New Delhi: Scores of students, protesting against the existing pattern of civil services examination, on Wednesday ended their indefinite fast after getting positive assurance from the government in support of their demands.
The fast formally ended after Member of Parliament Manoj Tiwari and other leaders offered fruit juice to striking students, a statement issued by the government said.
The students expressed their gratitude and thanked Union Minster Jitendra Singh for his concern about their demands, it said.
The protesting civil services aspirants were demanding that the pattern for the Civil Services Aptitude Test (CSAT) be changed to give level-playing field to those hailing from rural areas.
They have been holding protests in various places in the national capital region in support of their demands including that to postpone the date of civil services preliminary examination, 2014 which is scheduled to be held on August 24.
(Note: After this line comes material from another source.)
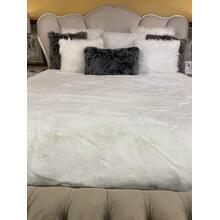 "Luxury Chinchilla Feel Faux Fur Blanket by Rug Factory Plus - Cal King/Eastern King - 104"" x 93"" / Offwhite"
Earlier in the day, Singh has said in Lok Sabha that the Government is fully aware of the issue and is taking a sympathetic view on the matter.
"We appeal to the students not to cause unnecessary physical and mental agony to themselves, as the Government is already pursuing their cause in right earnest," the Minister had said.
The Government has constituted a three-member committee to look into their grievances and put forward its suggestions. "We are writing to the Committee to expedite the process and furnish its report at the earliest, considering the urgency of the matter.
"We wish to convey to the Hon`ble Members as well as the students that there will be no bias allowed on the basis of language. We urge upon these youngsters to end their protest and resume their normal routine," he has said.
The civil services examination is conducted by the Union Public Service Commission in three stages--preliminary, main, and interview-- to choose candidates for prestigious Indian Administrative Service (IAS), Indian Foreign Service (IFS) and Indian Police Service (IPS) among others.
There are two compulsory papers of 200 marks each in the preliminary examination. These papers are also known as CSAT I and CSAT II.
The CSAT-II paper carries questions on comprehension, interpersonal skills including communication skills, logical reasoning and analytical ability, decision making and problem solving, general mental ability, basic numeracy, and English language comprehension skills (of Class X level).